Exercise details:
Answer these questions using the record reviews:
(a) In which city are both members of HÁK-DAH based?
(b) What label and catalog number are given for Bambi?
(c) Which person is named as the one whose baby the Japanese project Grim was?
— BEGIN Text provided —
Highly unusual item credited to HÁK-DAH is in fact the team of Hákarl (i.e. Kevin Nickells) and Daniel Alexander Hignell, and their Bambi (LF RECORDS LF025) includes a small insert which indicates, by means of a Venn diagram, what their musical contributions are where they overlap. Based on the scant 32 minutes of mist-drenched gumbo they provide here, I’d tend to characterise this music as a form of sinister ambient crawl, an assertion I make when faced by the nebulous clouds puffed out by Hignell’s fog-pumping electronic machines, and the experience is made ten times more creepy by the insistent violin work of Nickells. He himself calls it a “screaming violin”, and with good cause. One has rarely felt so terrorised by the sound of the instrument, which in his hands becomes a very persistent ghost stalking us along the deserted shore with all the tenacity of an M.R. James spectre. The agonised faces reproduced on the cover of this item are but a small indicator of the mental anguish that you, as the listener, will endure upon purchase and playback of this excellent item. Both players are based in Brighton, and on the strength of this they must have spent many hours wandering by the sea during off-season, when skies are grey and a mysterious offshore mist swirls around the feet of the unwary traveller. The record becomes even more of a weirdie around its mid-point, as voice elements and drum beats are added; one would hesitate to say it mutates into a “song”, but I’m lost for words to best describe the unsettling dirge that emerges from my tremulous speakers – the rhythms are askew, the pace lumbers like a crippled sea-monster, and Daniel’s vocals are just plain harrowing. HÁK-DAH would be lost with their echo chamber device, but they put it to very good use. This record may not be especially enjoyable listening, but it is quite unique and delivered with as much conviction as the two pallid ghoul-like creators can manage, as they brush the dirt of the grave from their faded black funeral outfits. (30/05/2012)
Grim, Folk Songs for an Obscure Race, Haang Niap Records, CD HAANG-002 (2009)
A weirdo industrial junk folk record, this is a compilation of releases and compilation tracks made in the 1980s by the Japanese industrial music project Grim. This band was (maybe still is?) the baby of one Jun Konagaya who sometimes had help from a couple of other noiseniks. This album is very much in the style of industrial bands like Throbbing Gristle, SPK, Z’ev, Einsturzende Neubauten and early Whitehouse: lots of bashing metal rhythms, a harsh declamatory pygmy-Hitler vocal, a screechy high-pitched siren drone, crude rhythms and song structures, and a lo-fi punk sensibility.
— END Text provided —
— BEGIN Records shown —
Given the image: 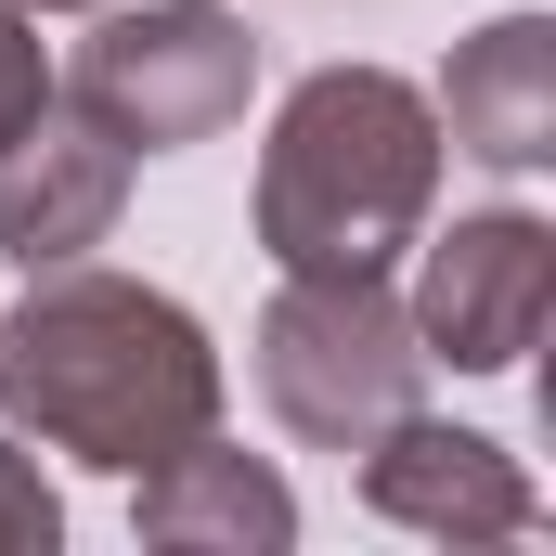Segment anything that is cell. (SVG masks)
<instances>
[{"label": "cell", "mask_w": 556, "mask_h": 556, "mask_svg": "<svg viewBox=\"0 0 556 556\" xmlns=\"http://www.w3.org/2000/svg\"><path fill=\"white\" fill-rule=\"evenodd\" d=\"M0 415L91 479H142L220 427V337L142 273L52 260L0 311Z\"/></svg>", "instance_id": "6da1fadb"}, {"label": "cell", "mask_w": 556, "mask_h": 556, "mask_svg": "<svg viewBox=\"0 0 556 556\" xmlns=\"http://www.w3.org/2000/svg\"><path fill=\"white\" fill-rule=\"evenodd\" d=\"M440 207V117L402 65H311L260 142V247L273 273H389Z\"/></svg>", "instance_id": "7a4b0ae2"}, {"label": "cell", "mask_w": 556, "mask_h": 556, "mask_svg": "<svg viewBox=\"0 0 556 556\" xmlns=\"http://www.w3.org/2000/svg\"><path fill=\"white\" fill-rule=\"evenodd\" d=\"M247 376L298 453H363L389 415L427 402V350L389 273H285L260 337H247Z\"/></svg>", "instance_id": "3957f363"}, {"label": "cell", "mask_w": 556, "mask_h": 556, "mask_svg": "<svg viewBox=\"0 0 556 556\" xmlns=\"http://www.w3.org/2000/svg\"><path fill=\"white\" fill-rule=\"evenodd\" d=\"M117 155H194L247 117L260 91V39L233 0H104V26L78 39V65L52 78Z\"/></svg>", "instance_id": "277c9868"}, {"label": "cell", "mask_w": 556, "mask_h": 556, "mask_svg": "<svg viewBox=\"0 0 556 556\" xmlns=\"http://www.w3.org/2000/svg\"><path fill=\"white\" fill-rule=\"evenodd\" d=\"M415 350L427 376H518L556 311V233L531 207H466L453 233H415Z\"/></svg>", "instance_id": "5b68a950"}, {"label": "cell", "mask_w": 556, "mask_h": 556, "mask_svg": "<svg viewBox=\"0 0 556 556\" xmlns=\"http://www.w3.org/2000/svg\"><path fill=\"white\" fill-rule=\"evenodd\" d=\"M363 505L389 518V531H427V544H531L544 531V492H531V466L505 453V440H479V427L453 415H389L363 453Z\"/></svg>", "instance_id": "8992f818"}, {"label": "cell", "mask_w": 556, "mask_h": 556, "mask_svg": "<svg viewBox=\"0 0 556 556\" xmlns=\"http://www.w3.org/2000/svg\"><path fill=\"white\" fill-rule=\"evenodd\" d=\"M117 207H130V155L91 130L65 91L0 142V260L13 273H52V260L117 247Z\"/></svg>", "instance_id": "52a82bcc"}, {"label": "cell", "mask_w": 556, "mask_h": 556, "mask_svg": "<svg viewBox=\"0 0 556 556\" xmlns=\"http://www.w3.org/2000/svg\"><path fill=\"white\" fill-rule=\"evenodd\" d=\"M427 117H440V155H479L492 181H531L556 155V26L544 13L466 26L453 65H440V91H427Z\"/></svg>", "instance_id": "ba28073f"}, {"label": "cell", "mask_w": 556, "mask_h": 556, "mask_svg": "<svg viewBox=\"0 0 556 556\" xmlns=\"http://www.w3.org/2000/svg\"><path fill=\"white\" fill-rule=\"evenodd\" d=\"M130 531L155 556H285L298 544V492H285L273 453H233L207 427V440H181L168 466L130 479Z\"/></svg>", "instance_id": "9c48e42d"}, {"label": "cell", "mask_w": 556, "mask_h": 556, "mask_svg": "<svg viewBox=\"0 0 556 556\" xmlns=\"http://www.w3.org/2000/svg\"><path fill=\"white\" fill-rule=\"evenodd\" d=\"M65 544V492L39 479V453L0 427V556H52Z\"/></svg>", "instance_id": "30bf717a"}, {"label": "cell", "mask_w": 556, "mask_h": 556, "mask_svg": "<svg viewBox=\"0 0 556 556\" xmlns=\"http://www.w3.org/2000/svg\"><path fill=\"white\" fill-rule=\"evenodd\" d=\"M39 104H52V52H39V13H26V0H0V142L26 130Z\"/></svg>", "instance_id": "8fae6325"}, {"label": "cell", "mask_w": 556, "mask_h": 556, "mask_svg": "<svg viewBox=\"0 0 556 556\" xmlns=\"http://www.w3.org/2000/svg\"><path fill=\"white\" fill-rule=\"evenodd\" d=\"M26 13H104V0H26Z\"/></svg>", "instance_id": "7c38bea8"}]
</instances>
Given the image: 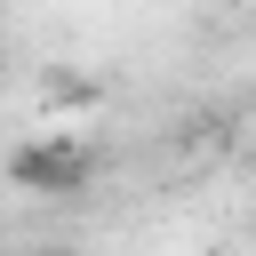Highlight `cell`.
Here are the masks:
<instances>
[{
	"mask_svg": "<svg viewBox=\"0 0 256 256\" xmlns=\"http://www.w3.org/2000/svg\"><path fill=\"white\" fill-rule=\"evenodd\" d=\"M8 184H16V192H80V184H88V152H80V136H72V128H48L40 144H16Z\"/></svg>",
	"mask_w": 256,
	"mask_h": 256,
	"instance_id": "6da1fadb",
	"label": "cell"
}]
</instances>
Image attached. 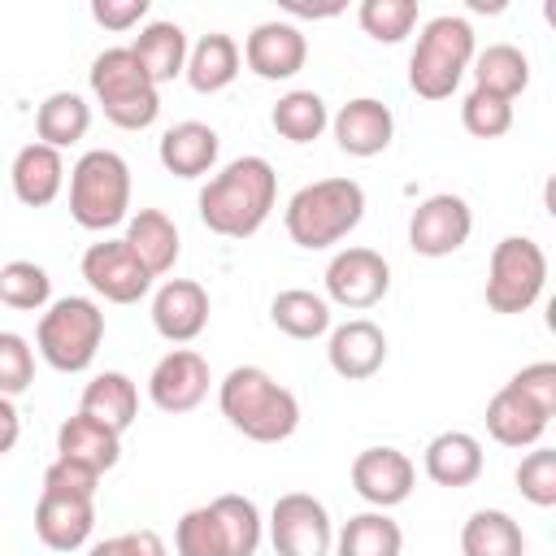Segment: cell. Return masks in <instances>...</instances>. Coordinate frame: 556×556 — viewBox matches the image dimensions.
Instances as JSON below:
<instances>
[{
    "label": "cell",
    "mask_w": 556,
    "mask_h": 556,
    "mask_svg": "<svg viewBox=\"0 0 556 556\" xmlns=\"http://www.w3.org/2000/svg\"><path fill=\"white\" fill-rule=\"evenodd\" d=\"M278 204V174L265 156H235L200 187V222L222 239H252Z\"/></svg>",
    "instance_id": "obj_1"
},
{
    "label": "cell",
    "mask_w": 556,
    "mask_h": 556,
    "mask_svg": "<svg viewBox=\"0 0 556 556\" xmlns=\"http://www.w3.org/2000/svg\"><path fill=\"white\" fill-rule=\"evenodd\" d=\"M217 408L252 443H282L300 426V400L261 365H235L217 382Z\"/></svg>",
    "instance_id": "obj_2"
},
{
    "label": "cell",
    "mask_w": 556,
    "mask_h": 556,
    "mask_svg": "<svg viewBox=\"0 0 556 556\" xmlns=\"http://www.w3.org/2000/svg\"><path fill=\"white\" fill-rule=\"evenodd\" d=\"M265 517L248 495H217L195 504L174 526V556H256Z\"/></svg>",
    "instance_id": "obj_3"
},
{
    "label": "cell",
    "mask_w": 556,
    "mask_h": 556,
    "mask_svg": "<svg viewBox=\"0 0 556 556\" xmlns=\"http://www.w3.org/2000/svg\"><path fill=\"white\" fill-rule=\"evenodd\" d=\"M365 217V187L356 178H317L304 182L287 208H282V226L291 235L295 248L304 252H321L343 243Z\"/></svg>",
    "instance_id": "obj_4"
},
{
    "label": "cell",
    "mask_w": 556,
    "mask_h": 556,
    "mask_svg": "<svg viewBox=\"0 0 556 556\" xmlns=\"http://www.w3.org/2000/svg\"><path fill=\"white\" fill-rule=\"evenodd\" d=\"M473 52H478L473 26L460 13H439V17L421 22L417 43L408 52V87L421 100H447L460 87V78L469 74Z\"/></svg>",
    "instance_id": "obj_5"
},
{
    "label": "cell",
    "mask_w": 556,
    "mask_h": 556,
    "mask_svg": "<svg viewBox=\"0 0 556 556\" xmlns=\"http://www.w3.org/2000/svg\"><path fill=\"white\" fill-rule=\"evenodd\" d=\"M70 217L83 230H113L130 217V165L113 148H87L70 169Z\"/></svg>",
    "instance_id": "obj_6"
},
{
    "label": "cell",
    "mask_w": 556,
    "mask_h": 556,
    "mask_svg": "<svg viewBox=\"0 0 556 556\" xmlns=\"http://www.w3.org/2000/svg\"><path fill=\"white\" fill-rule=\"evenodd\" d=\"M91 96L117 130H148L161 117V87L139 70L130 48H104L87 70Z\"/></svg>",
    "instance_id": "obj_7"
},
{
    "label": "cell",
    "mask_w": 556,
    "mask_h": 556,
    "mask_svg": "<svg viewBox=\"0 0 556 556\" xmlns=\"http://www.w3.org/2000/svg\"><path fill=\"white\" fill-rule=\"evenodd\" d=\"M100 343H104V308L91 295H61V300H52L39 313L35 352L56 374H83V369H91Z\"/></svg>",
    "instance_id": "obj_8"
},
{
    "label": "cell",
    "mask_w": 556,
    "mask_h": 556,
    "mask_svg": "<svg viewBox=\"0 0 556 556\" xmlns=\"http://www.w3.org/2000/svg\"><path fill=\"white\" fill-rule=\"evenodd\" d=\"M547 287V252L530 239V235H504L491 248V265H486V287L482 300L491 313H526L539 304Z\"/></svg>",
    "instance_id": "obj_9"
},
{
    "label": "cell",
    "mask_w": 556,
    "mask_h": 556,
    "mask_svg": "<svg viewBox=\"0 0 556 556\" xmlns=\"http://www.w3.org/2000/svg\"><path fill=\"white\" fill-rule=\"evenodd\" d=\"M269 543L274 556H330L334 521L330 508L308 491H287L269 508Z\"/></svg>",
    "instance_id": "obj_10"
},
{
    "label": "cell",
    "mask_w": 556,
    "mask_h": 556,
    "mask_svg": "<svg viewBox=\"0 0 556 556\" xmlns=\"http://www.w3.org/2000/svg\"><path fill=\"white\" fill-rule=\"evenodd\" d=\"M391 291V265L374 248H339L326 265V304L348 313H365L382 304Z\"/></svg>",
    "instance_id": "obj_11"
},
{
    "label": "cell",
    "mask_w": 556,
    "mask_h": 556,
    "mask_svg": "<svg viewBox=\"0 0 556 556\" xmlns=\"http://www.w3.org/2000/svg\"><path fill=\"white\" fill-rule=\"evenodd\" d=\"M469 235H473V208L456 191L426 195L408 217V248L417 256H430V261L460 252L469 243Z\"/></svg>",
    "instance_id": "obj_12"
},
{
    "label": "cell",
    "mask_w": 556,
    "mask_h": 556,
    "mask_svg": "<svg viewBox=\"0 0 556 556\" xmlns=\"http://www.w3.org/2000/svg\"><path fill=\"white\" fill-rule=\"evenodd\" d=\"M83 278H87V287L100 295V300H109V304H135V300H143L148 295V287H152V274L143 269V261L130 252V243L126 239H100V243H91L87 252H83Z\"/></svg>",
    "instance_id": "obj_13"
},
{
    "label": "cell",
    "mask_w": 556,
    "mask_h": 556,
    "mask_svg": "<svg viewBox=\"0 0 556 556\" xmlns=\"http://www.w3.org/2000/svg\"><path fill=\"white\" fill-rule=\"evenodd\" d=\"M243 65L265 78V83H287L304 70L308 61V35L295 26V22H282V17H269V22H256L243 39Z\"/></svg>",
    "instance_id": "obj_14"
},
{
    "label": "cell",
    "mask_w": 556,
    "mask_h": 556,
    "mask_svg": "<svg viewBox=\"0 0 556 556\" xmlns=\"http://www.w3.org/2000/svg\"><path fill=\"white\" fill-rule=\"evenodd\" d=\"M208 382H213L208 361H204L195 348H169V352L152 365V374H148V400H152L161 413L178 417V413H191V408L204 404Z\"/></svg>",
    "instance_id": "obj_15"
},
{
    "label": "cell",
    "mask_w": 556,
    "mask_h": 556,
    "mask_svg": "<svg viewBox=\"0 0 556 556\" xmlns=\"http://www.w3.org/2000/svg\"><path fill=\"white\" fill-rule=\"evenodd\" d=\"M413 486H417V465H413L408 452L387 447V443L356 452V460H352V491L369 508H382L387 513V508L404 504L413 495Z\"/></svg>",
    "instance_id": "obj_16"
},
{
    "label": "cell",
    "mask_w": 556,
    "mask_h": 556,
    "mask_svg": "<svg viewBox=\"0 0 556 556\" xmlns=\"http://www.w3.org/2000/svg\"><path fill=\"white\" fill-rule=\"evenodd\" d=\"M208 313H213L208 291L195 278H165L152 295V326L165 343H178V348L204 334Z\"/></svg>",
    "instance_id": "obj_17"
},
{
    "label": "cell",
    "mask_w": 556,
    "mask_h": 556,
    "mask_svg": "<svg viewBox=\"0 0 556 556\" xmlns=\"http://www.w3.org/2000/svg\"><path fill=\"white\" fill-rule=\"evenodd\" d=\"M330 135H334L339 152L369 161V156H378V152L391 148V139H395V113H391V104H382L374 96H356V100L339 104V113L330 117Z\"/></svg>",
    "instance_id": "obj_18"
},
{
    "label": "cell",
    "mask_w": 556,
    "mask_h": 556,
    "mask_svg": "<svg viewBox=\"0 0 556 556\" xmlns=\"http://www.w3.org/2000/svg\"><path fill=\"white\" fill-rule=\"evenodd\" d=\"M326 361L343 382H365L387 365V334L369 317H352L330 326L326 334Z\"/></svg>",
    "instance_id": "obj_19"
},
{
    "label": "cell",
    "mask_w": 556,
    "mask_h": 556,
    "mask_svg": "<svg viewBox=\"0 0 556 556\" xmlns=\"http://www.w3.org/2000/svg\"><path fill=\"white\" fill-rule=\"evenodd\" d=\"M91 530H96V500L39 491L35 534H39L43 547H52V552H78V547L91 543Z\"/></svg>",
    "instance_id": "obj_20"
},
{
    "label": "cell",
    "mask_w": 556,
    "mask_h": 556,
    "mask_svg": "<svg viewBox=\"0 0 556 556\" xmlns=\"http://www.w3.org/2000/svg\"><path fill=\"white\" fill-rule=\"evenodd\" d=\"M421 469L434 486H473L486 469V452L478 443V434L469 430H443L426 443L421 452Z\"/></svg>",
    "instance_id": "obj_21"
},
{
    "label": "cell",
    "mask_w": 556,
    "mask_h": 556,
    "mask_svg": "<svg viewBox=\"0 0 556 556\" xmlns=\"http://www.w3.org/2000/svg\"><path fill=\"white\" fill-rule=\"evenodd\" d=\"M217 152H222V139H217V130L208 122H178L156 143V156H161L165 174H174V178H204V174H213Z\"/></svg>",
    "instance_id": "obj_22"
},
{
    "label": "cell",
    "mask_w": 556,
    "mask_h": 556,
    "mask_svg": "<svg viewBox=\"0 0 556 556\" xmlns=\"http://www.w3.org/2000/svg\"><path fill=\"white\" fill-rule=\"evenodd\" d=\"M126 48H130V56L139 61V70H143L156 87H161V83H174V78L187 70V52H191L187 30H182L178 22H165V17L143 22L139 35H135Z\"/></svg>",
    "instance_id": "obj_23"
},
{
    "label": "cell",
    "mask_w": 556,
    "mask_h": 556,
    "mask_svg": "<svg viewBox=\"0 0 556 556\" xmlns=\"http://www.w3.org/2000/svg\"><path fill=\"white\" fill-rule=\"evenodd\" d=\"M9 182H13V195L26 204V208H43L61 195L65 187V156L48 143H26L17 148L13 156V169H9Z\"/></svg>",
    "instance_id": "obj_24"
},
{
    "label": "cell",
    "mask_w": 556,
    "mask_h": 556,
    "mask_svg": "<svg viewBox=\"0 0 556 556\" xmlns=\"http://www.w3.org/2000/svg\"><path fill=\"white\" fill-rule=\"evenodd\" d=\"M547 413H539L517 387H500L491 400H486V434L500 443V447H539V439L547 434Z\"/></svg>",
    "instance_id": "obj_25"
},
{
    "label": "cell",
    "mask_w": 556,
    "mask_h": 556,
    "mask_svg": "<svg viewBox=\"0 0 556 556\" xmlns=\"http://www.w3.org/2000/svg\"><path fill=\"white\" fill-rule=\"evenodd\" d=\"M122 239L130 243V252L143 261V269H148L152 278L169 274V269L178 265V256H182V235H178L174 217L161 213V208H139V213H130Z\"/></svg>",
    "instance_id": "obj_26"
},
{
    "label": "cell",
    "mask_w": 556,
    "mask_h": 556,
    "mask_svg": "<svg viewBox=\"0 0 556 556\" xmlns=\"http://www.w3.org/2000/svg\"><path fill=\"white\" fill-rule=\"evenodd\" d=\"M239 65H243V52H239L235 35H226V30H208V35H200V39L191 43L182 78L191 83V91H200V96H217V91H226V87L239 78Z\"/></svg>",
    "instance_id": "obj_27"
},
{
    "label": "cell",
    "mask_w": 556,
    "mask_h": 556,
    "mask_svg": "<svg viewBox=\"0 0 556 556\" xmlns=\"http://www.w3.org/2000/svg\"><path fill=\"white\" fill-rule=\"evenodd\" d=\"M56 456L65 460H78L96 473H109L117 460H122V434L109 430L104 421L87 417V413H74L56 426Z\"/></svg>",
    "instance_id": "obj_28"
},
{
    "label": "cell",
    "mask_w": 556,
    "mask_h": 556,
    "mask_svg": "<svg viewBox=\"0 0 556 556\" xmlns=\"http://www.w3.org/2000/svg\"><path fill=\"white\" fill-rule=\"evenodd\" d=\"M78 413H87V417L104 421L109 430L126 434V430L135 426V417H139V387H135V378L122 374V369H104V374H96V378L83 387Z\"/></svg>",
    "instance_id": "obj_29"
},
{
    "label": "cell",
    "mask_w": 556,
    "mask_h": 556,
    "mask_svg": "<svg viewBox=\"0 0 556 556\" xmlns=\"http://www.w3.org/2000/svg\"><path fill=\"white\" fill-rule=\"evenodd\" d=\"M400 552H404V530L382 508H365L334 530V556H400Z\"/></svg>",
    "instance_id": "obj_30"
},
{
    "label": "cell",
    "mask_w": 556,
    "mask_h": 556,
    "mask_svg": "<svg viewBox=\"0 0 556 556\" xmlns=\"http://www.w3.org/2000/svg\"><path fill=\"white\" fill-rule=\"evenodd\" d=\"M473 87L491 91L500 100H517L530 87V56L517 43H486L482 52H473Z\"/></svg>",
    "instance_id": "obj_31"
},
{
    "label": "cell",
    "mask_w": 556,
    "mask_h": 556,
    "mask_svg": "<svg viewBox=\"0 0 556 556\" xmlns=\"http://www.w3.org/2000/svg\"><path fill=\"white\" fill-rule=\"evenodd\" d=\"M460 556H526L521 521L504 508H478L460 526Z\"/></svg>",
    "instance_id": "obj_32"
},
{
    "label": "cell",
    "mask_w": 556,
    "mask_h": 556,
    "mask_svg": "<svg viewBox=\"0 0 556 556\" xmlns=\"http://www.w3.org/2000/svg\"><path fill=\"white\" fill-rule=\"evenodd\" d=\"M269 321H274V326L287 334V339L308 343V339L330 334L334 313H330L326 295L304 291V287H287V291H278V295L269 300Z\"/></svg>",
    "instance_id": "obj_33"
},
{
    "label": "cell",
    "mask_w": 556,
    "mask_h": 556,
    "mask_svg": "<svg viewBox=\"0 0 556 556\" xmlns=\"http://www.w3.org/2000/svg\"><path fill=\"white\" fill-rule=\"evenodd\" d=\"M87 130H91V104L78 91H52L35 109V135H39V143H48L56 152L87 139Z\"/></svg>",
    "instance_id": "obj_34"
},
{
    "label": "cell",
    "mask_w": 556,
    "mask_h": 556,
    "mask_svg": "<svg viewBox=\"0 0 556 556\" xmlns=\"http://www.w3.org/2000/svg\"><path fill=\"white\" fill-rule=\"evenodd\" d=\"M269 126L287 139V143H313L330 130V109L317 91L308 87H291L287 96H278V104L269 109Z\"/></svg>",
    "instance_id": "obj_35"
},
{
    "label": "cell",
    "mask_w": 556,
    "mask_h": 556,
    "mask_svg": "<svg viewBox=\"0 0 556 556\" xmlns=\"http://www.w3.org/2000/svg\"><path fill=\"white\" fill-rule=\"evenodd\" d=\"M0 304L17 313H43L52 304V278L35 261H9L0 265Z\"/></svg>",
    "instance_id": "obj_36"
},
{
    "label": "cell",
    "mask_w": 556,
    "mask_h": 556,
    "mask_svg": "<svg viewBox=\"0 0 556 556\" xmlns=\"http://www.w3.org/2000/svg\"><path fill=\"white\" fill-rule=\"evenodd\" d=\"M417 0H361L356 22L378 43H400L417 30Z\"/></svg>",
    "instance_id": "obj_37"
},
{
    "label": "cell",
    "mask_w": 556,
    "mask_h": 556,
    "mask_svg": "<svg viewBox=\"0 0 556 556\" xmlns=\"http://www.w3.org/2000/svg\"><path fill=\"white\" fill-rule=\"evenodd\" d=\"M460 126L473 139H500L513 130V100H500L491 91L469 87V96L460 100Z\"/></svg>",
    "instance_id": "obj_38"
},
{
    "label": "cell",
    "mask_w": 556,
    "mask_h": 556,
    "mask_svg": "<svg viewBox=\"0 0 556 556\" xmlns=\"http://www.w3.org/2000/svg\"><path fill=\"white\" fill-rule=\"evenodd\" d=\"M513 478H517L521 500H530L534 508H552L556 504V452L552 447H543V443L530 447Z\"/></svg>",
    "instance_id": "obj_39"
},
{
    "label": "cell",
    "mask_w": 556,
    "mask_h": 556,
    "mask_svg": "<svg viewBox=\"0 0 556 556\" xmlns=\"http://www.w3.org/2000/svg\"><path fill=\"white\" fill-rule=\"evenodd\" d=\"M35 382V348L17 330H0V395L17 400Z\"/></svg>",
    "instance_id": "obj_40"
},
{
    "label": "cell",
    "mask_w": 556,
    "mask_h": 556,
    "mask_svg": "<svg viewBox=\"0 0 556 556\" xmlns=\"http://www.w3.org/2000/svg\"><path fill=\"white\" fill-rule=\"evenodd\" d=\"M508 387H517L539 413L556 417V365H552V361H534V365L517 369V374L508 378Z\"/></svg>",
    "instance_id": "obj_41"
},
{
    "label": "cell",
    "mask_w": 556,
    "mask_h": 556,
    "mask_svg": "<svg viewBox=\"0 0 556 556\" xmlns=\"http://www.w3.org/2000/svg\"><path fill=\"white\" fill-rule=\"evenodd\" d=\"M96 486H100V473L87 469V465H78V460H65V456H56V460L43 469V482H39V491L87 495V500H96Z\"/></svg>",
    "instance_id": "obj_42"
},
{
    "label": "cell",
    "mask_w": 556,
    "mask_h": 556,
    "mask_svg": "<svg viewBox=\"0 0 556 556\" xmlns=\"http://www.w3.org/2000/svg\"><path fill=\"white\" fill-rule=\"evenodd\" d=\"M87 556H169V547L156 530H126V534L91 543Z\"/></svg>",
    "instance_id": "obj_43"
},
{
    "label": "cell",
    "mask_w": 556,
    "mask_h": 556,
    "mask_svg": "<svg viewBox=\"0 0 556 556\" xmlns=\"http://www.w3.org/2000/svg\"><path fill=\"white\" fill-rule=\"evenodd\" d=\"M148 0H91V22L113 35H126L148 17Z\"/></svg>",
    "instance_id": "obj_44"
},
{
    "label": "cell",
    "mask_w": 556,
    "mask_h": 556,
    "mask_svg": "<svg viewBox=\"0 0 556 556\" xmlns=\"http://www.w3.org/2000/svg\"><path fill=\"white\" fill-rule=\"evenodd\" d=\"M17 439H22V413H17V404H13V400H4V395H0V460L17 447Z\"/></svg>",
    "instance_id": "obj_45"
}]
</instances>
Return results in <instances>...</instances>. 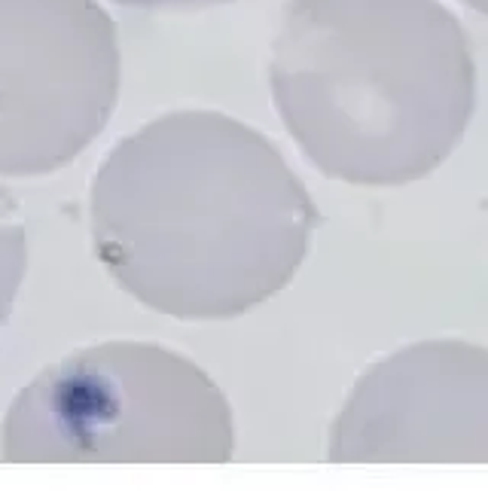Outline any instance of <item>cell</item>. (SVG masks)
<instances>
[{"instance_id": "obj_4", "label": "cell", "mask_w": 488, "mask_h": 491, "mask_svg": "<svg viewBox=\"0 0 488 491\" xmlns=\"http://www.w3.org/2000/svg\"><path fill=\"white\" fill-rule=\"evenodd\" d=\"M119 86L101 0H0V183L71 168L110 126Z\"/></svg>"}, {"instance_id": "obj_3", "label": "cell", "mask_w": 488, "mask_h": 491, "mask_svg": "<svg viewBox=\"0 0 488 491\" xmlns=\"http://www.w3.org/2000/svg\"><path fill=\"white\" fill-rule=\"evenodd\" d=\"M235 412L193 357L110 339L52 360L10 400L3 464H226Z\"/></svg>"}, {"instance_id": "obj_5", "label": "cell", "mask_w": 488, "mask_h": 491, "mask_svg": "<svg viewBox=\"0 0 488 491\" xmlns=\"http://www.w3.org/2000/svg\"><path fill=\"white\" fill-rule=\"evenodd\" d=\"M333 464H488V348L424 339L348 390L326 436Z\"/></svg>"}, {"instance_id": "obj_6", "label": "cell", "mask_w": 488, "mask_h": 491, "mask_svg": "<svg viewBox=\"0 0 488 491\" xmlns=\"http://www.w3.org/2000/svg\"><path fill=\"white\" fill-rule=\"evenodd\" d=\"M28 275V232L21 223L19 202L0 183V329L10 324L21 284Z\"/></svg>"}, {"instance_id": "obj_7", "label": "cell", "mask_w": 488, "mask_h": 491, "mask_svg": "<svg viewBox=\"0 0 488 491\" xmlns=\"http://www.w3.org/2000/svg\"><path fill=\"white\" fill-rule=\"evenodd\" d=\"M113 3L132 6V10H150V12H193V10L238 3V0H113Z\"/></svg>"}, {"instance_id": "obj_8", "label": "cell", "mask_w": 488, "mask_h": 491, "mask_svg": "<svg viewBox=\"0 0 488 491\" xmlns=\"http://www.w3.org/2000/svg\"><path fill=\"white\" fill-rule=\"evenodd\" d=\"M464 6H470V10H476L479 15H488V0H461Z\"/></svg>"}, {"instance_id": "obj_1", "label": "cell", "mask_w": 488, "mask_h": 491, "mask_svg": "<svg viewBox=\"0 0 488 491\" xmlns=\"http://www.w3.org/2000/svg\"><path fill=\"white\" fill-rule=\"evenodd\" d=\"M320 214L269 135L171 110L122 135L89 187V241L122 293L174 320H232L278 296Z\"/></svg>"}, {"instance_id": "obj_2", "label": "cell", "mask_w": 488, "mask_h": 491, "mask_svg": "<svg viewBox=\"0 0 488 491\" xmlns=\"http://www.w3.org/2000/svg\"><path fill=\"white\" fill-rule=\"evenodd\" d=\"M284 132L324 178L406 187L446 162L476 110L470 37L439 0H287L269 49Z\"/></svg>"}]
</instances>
— END Records shown —
Reply:
(a) Brighton
(b) LF RECORDS LF025
(c) Jun Konagaya